The findings of this study revealed that the prevalence of PAH was higher among hyperparathyroidism patients than those with normal parathyroid function. This study also showed a significant relationship between PAH and PTH levels. In a study of HD patients, PTH was significantly lower in patients with PAH and vascular calcification (16). Our study results were in contrast with the findings of recent studies (11, 15, 20). In a study among 77 HD patients in Turkey, no significant relationship was observed between serum PTH level and PAH (15). In another study of 119 HD patients in Brazil, no significant relationship was observed between PTH and PAH (20). In our previous study among 30 HD patients, no statistically significant relationship was observed between PTH and PAH (11). In another study of 69 HD patients, no significant relationship was found between PAH and PTH (17). Although these findings were in contrast to the present findings, in two studies that assessed arterial calcification, a significantly higher calcification was observed in patients with PAH regardless of the lack of a relationship between PAH and PTH levels (17, 21).

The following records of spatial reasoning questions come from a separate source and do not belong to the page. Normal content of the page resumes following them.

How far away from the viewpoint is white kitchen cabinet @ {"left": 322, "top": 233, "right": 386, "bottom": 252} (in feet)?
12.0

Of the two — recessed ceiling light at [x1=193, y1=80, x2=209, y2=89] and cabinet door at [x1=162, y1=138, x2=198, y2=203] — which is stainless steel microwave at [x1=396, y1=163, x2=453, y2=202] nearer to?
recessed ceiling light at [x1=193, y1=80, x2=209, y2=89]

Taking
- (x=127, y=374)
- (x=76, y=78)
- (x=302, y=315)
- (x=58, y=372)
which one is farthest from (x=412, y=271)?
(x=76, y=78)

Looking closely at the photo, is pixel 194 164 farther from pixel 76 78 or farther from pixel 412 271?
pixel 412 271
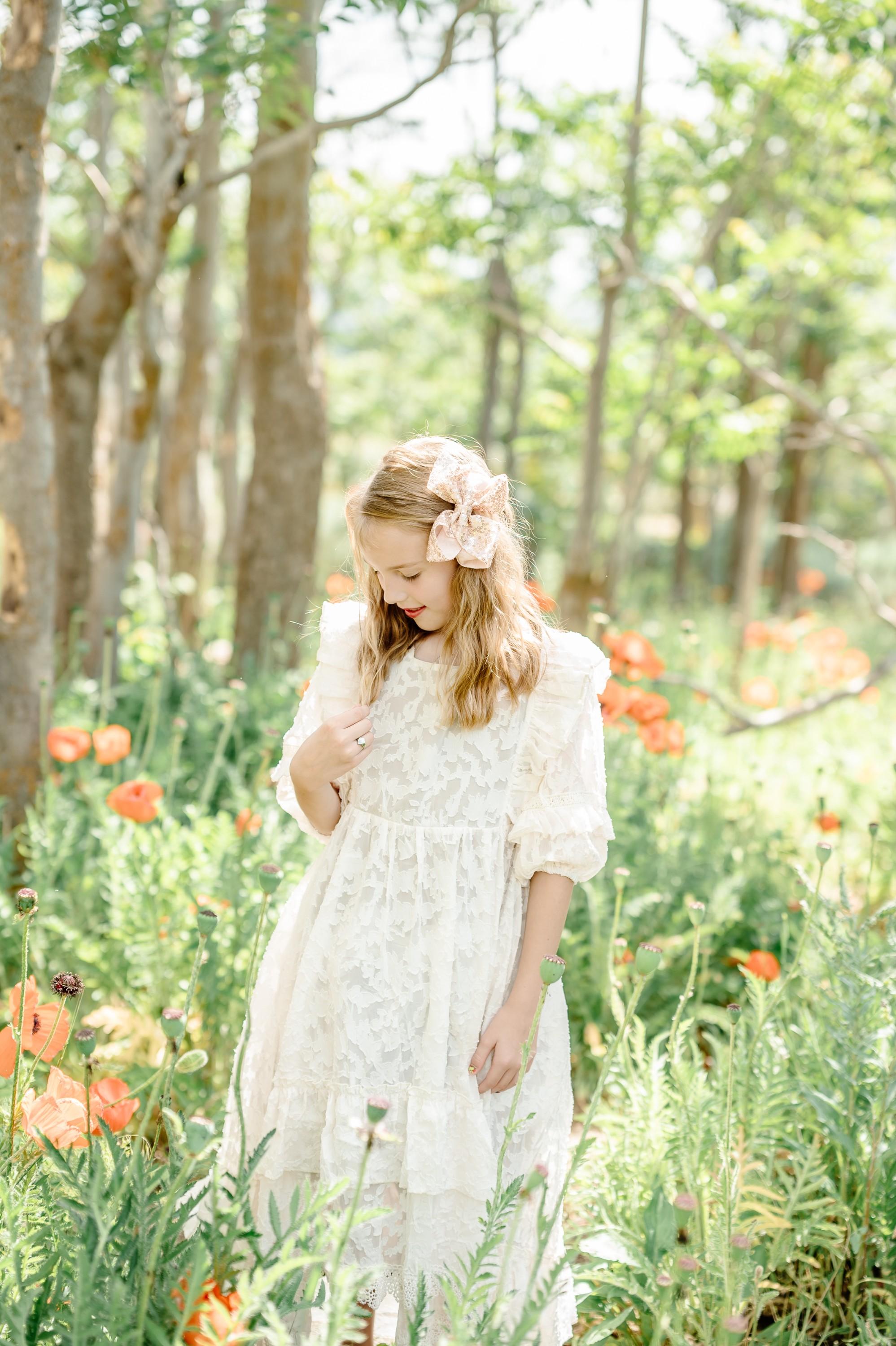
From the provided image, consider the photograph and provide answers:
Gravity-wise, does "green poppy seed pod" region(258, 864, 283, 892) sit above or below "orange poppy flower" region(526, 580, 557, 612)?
below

One of the limitations of this study was relying on serum markers for PAH. Future studies should focus on other possible indicators of PAH, including vascular calcification or stiffness. Studies with larger sample sizes and using a unified cut off for the detection of PAH are needed to better identify the relationship between PAH and PTH. Another limitation of this study was the inclusion of young HD patients in the study. As patient age might affect PAP and regarding the fact that chronicity of dialysis might also affect PTH, further studies with stratified sampling are required to assess the relationship between PAH and PTH in different age groups. The strength of this study was its sample size, which was larger than most published papers.